== TUGAS PENGERJAAN ==
1. Dalam teks tentang para penyair asal Sumenep, karakter apa yang dimiliki karya-karya Salman Rusydi Anwar?
2. Tuliskan lanjutan teks tentang tiga penyair asal Sumenep, dimulai setelah kalimat terakhirnya.

== BLOK TEKS ==

━━━━

Sementara Muchlis, justru keras dalam proses kreatif, tidak akan membukukan puisinya jika belum benar-benar menjadi puisi. Kata Joko Pinorbo, masih berupa draf puisi. Sehingga wajar jika sampai sekarang baru satu bukunya. Apakah lantas kita mengatakan Muchlis itu keras kepala? Tentu tidak, ini cinta kepada karyanya sendiri, sebab karya itu anak kandung, maka sebelum dipublik harus purna dulu menurut dirinya. Sehingga dalam pengakuannya “Aku menimal satu kali dimuat di kompas dalam satu tahun, itu sudah cukup”. Sementara karakter karya Muchlis millennial-kosmopolit.

Sedangkan pada Salman Rusydi Anwar berkarakter sosial-religius di dalam karya-karyanya, sehingga cukup lembut dan halus. Itulah karakter santri senior di Kutub yang selalu memberi contoh kepada santri yang lain.

Ke tiga penyair asal Sumenep Pulau Madura ini memiliki ruang-ruang tersendiri dalam menuangkan karya-karyanya, walau pun mereka tidak ikut arus percaturan wacana, tapi tetap eksis sampai sekarang, sebab bagi mereka eksistensi karya bukan terletak di komen-komen pendek, akan tetapi eksistensi karya terletak dalam perjalanan sejarah dan zaman.

━━━━

Baris penalaran berbasis adegan:

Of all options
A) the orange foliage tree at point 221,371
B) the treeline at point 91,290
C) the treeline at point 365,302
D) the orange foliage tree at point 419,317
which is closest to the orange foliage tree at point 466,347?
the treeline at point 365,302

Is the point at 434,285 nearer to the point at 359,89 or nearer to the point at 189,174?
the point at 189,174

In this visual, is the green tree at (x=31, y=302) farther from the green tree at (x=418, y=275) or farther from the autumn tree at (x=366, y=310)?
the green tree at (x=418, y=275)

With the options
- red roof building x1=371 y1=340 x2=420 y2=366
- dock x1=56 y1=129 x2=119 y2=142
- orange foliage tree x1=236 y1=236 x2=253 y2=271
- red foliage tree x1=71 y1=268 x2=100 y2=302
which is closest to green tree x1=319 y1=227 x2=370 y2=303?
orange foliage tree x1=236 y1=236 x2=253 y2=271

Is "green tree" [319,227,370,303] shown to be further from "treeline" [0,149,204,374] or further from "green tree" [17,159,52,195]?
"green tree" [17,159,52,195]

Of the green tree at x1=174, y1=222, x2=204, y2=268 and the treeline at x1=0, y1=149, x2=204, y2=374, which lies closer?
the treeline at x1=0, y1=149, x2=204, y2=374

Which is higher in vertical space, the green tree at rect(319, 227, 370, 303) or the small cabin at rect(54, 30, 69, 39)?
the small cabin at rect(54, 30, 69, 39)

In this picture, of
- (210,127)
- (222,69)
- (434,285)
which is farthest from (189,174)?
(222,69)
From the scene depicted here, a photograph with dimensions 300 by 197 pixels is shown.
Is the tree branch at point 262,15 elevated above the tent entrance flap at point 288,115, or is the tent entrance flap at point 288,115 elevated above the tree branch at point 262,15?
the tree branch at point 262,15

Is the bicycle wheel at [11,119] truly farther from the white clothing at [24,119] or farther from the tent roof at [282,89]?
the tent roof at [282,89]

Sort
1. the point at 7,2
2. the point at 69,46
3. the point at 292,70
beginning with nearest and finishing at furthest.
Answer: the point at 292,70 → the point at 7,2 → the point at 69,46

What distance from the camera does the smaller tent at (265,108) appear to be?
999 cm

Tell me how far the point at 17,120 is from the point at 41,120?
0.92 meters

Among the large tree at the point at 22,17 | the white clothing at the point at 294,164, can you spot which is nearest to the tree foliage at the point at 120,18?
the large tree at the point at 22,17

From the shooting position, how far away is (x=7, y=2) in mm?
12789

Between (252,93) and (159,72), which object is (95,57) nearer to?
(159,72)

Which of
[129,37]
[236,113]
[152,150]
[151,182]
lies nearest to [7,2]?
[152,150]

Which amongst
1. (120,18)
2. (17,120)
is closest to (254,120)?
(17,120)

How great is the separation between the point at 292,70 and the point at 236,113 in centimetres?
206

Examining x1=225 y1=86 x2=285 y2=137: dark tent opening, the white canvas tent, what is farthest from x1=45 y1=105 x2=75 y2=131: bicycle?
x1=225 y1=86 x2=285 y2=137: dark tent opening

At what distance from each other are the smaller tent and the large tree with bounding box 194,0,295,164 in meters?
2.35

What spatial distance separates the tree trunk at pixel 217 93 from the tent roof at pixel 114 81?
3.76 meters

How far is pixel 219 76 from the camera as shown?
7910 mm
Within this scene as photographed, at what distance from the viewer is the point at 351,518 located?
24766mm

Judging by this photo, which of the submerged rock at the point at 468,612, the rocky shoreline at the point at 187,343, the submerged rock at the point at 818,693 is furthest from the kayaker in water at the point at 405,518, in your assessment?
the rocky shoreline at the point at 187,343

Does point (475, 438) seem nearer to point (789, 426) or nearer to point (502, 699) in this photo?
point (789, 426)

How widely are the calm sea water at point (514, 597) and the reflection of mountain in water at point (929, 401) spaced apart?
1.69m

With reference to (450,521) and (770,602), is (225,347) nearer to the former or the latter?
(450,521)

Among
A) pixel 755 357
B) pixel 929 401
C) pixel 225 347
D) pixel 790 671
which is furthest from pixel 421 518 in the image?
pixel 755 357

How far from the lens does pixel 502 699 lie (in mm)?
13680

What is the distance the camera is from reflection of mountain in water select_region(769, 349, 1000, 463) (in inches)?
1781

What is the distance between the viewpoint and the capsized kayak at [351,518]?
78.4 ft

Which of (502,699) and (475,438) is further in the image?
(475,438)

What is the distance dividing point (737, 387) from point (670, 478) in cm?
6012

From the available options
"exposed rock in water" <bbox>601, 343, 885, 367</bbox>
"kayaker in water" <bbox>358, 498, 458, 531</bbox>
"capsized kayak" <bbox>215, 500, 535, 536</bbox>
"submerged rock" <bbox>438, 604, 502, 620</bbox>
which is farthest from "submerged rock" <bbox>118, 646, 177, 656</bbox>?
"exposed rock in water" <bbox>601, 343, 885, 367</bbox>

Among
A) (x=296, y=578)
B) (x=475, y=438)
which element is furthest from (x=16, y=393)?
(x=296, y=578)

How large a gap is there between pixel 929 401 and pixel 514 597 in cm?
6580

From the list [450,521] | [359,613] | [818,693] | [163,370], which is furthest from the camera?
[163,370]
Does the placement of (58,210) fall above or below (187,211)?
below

━━━━

== JAWABAN LATIHAN ==
1. Karya-karya Salman Rusydi Anwar berkarakter sosial-religius, sehingga cukup lembut dan halus.

2.
Sehingga karakter santri masih dijaga oleh mereka itulah yang dijalankan sampai sekarang. Meski mereka hidup di kota, tidak pernah menghina dan mencemooh orang lain di FB, IG dan twitter, itulah karakter santri. Jika ada yang tidak setuju mereka langsung bertanya (tabayun), tidak kemudian mencak-mencak di medsos.

Itulah karakter penyair santri Pondok Pesantren Hasyim Asy’arie yang berproses di komunitas Kutub. Sebab Gus Zainal mendidik para santri bukan hanya tangguh bidang sains, akan tetapi juga spiritualitas, intelektualitas, profesionalitas. Artinya tulisan-tulisannya benar-benar refleksi atas bacaannya, tak hanya pendapat orang dicopas lantas dikomentari, tidak, akan tetapi bagaimana mereka harus memeras otak, berpikir, berzikir, sehingga menemukan sendiri.

7 Juni 2020

*) Santri pondok pesantren hasyim Asy’arie dan ketua komunitas kutub tahun 2007.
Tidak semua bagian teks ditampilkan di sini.